Some virologists who have talked about the Corona virus through the international media are facing online harassment and violent reactions, including threats and attempts to kill some of them. Who is behind it?
Belgian virologist Marc Van Ranst was the victim of threats from a far-right military named Jürgen Konings, who fled after the police chased him and was found dead on June 20 with a bullet that ended his life. In his car were 4 rocket launchers and ammunition. The investigation later revealed that he was near Van Ranst’s home on May 17, according to a report in Deutsche Welle.
The virologist tells Agence France-Presse that Konings’ car “was parked in the street, according to surveillance cameras, and he was waiting for me to return.” “What he didn’t know was that I took a half-day off for the first time in 18 months.

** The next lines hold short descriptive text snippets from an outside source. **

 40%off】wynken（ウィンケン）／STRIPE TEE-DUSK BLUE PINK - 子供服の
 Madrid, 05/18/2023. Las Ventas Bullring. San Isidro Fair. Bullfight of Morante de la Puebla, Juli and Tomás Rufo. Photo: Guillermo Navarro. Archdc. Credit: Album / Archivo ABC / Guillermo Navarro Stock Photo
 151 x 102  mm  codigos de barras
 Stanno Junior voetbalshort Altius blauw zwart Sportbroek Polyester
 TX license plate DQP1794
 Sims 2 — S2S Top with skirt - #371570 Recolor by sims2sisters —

I was at home.” Van Ranst and his family were placed under police protection, and had to live in several secret places for about a month.

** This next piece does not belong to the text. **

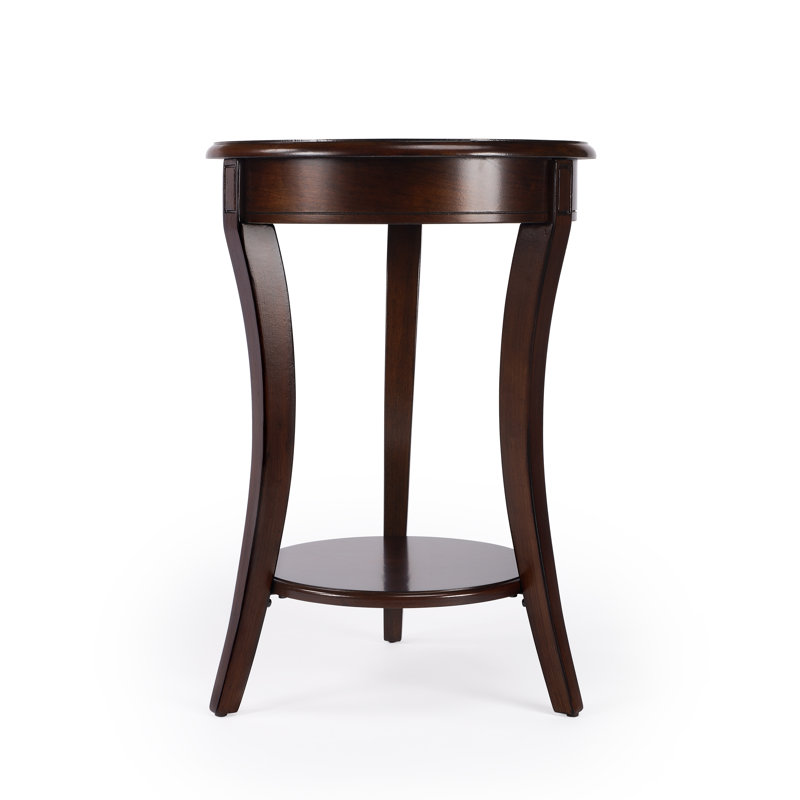 Holdin Round 18"W Side Table, Plantation Cherry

Van Ranst became a media face during the health crisis and a source of ire for anti-vaccination activists. He explains, “I have a huge file of about 150 threatening letters, some of them are simple. They compare me to Hitler or Mengele (a Nazi doctor), and some of them are death threats.”
Repeated harassment of scientists
Van Ranst is not the only scientist who has received such threats. The medical journal Nature published the results of a survey of 321 scientists who spoke about Covid-19 in the media, most of them from the United Kingdom, the United States of America and Germany. The results showed that they often received threats and were bullied. Only a third of respondents experienced negative consequences for publicly speaking about COVID-19.

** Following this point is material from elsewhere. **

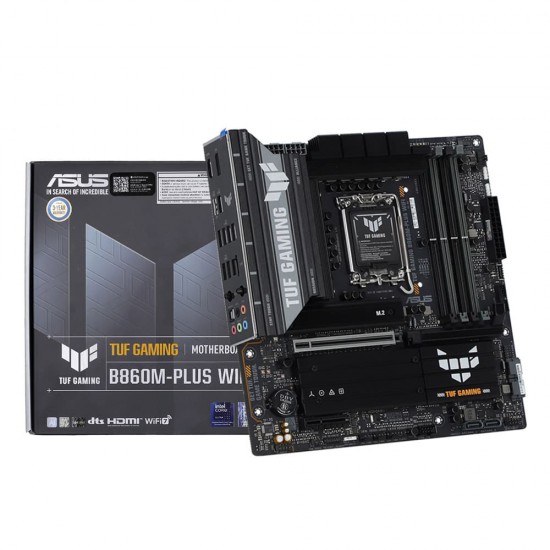 เมนบอร์ด MAINBOARD Asus TUF GAMING B860M-PLUS WIFI DDR5 Socket 1851(TUF GAMING B860M-PLUS WIFI) สามารถออกใบกำกับภาษีได้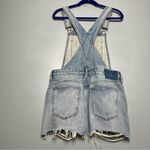 Abercrombie & Fitch  Overall Skirt Light Wash Denim Mini Dress Women’s Size S Photo 1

More than half of the respondents said that their credibility was questioned after their media appearances, while 15% of them confirmed that they had received death threats.
“It was very violent, I’ve never experienced such violence,” French infectious diseases specialist Karen Lacombe told AFP. Lacombe co-wrote a letter in December 2020 in The Lancet denouncing the harassment of female scientists.
In conjunction with Lacombe’s transformation into a media personality with the start of the pandemic, she began to be attacked when she objected to Doctor Didier Raoult’s promotion of the use of hydroxychloroquine as a treatment to fight the virus.
“Since that time things have gotten out of hand,” he remembers. She continues, “I received insults in the street. In anonymous letters, I received threats of rape with barbed wire, things like that. It was a very difficult period.” “One day I received a thousand emails with the same text, and at the beginning of the message some people put a very offensive personal sentence. It’s the repetition that drives crazy.”
Science declares war on the Corona virus
Lacombe is part of a group of doctors and scientists known for their fight against misinformation about Corona, who in early September denounced the insults and threats they had been exposed to for months, accusing the judiciary and politicians of indifference. “I no longer file complaints,” she says unfortunately, and that she feels “psychologically drained” and “has a kind of post-traumatic stress disorder”.
“I didn’t come home for several days because I told myself that people would be waiting for me there,” she explains. To “take a step back”, Lacombe relied on “psychologists familiar with the mechanics of online harassment” and “groups that fight online hate and disinformation”.
“It reinforced my convictions,” she says, “they want to silence us and we must not succumb to this blackmail.” Van Ranst’s view is similar: “I’m not overly cautious and I’m still against anti-vaccination messages or misinformation, or else they win.”